(Exercise instructions): Copy out the full data exactly as given; pictures should not be included.
*** Opening of Data ***
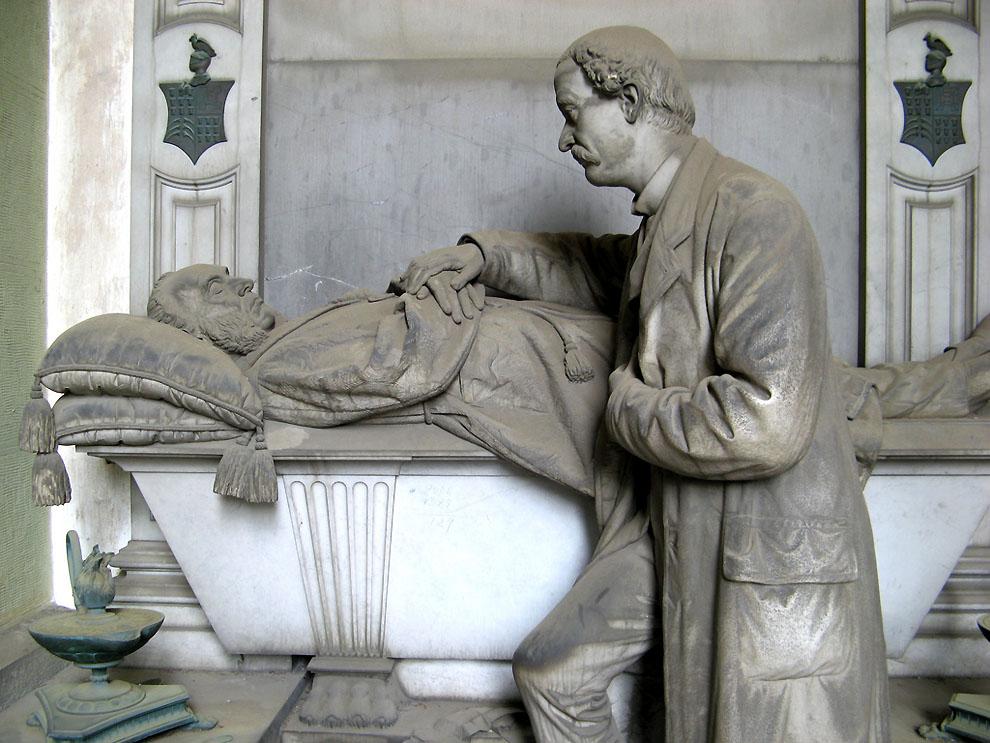 3554682233 83fc605b2e b Старинное кладбище Стальено в Генуе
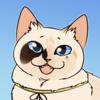 peeperonipip's avatar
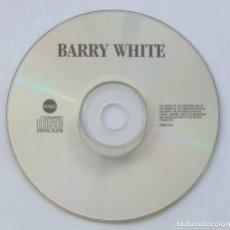 CDs de Música: BARRY WHITE CD BARRY WHITE 10 TEMAS 2001. Lote 196478727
*** Close of Data ***
(Worked solution):
 3554682233 83fc605b2e b Старинное кладбище Стальено в Генуе
 peeperonipip's avatar
 CDs de Música: BARRY WHITE CD BARRY WHITE 10 TEMAS 2001. Lote 196478727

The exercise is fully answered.